▶ _EXERCISE DATA_
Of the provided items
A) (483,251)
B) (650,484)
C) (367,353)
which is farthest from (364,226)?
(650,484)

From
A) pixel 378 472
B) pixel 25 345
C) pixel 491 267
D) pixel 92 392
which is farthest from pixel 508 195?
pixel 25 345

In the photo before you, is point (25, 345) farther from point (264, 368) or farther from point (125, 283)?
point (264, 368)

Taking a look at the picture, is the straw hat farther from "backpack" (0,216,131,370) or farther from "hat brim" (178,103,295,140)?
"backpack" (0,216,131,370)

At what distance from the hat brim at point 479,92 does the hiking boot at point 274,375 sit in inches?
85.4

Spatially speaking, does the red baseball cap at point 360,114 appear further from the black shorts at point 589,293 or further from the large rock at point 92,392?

▶ _WRITTEN REQUEST_
Reproduce the lines from the one containing "Taking a look" through the end of the rows, swapping "hat brim" for "hat visor" and leaving everything else unchanged.

▶ _RESULT BELOW_
Taking a look at the picture, is the straw hat farther from "backpack" (0,216,131,370) or farther from "hat visor" (178,103,295,140)?
"backpack" (0,216,131,370)

At what distance from the hat visor at point 479,92 does the hiking boot at point 274,375 sit in inches?
85.4

Spatially speaking, does the red baseball cap at point 360,114 appear further from the black shorts at point 589,293 or further from the large rock at point 92,392?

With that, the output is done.